EXERCISE DESCRIPTION: All of the data below must be repeated exactly.

PROVIDED RECORDS: Begin

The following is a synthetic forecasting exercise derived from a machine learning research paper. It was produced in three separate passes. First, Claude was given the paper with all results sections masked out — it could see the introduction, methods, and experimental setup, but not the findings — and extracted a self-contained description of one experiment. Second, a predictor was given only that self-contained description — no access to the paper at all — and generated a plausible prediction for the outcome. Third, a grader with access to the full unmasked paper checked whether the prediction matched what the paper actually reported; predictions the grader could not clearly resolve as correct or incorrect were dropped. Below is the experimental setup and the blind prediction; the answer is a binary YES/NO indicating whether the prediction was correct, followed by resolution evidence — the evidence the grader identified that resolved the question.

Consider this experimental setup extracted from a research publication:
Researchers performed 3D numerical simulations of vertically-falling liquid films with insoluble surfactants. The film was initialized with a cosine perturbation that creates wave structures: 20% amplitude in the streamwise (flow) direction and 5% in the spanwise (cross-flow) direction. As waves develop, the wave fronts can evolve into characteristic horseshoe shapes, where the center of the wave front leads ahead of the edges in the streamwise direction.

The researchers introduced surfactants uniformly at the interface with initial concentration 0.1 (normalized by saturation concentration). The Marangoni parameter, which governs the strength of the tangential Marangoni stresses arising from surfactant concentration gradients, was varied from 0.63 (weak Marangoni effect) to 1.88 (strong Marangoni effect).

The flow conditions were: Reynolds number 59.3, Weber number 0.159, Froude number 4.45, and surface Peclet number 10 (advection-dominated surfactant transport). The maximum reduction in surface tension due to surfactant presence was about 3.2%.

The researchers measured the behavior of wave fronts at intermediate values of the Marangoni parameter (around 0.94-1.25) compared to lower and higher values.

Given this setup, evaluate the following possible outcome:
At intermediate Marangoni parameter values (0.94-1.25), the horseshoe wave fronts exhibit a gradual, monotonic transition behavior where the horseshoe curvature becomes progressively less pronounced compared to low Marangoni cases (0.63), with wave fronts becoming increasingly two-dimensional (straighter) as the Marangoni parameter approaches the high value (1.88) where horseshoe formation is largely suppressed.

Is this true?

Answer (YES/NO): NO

PROVIDED RECORDS: End

RESPONSE AREA:
The following is a synthetic forecasting exercise derived from a machine learning research paper. It was produced in three separate passes. First, Claude was given the paper with all results sections masked out — it could see the introduction, methods, and experimental setup, but not the findings — and extracted a self-contained description of one experiment. Second, a predictor was given only that self-contained description — no access to the paper at all — and generated a plausible prediction for the outcome. Third, a grader with access to the full unmasked paper checked whether the prediction matched what the paper actually reported; predictions the grader could not clearly resolve as correct or incorrect were dropped. Below is the experimental setup and the blind prediction; the answer is a binary YES/NO indicating whether the prediction was correct, followed by resolution evidence — the evidence the grader identified that resolved the question.

Consider this experimental setup extracted from a research publication:
Researchers performed 3D numerical simulations of vertically-falling liquid films with insoluble surfactants. The film was initialized with a cosine perturbation that creates wave structures: 20% amplitude in the streamwise (flow) direction and 5% in the spanwise (cross-flow) direction. As waves develop, the wave fronts can evolve into characteristic horseshoe shapes, where the center of the wave front leads ahead of the edges in the streamwise direction.

The researchers introduced surfactants uniformly at the interface with initial concentration 0.1 (normalized by saturation concentration). The Marangoni parameter, which governs the strength of the tangential Marangoni stresses arising from surfactant concentration gradients, was varied from 0.63 (weak Marangoni effect) to 1.88 (strong Marangoni effect).

The flow conditions were: Reynolds number 59.3, Weber number 0.159, Froude number 4.45, and surface Peclet number 10 (advection-dominated surfactant transport). The maximum reduction in surface tension due to surfactant presence was about 3.2%.

The researchers measured the behavior of wave fronts at intermediate values of the Marangoni parameter (around 0.94-1.25) compared to lower and higher values.

Given this setup, evaluate the following possible outcome:
At intermediate Marangoni parameter values (0.94-1.25), the horseshoe wave fronts exhibit a gradual, monotonic transition behavior where the horseshoe curvature becomes progressively less pronounced compared to low Marangoni cases (0.63), with wave fronts becoming increasingly two-dimensional (straighter) as the Marangoni parameter approaches the high value (1.88) where horseshoe formation is largely suppressed.

Is this true?

Answer (YES/NO): NO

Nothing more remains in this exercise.